Business litigation involving condo associations commonly occurs

In Florida business disputes regarding the operation and management of condominium homeowners’ associations are relatively common. In general, a condominium association is formed by the homeowners to manage the communal functions of the complex. Business litigation that arises often involves an interpretation of the condominium bylaws and breach of contract disputes.

The association is organized somewhat like a small corporation, with a board of directors, officers and bylaws to govern the group’s procedures. When the individual members of the association are not happy with how the board and officers are running things, business litigation may be filed to obtain relief. The Arbomar Condominium development is located on Longboat Key where it fronts on the Gulf of Mexico. A group of homeowners recently initiated litigation against the association president and three of the five board members.

The suit alleges that the president, a former licensed contractor from Maryland, has engaged in illegal and unauthorized renovation projects in the complex. It’s alleged that he is performing the renovations without a contractor’s license in violation of Florida law. Searches of local records by Herald-Tribune reporters in fact show no permits for renovations at that location.

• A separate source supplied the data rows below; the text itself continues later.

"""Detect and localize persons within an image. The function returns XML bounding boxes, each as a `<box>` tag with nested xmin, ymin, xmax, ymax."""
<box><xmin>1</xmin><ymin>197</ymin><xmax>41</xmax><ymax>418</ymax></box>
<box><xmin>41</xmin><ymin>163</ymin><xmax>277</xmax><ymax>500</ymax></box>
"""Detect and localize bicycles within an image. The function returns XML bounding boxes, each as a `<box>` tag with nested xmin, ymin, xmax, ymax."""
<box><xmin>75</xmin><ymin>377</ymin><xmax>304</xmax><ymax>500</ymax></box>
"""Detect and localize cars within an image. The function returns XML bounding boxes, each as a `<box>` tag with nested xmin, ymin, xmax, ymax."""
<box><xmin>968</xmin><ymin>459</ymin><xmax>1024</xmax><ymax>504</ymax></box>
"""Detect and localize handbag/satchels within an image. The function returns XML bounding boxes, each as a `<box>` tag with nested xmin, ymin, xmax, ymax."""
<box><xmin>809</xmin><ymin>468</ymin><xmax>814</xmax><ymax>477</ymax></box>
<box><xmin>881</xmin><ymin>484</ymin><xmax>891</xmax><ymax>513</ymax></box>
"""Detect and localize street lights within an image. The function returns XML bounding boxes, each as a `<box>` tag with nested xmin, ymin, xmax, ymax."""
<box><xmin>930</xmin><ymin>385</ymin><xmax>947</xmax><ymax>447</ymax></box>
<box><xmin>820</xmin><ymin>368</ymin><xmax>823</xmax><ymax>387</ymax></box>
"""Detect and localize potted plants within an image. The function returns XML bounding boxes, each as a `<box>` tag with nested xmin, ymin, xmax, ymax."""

The suit also alleges that the president has renovated several units without board approval. He is also accused of holding meetings in private, spending unauthorized funds on attorneys and setting new assessments against members without going through the procedures required by the bylaws. The suit also claims that he has violated building code regulations by using hazardous building materials.

The plaintiffs in the business litigation claim that contractors are legally required to file all renovation plans, which allegedly has not been done. Additionally, prior to the lawsuit, there was early controversy created by the firing of the building manager. He had reported the board’s allegedly illegal renovations to the state, and was fired shortly thereafter. In addition to the litigation recently filed, it appears that the building manager, if he is not reinstated, is well-situated under Florida law to bring employment law litigation based on a retaliatory firing.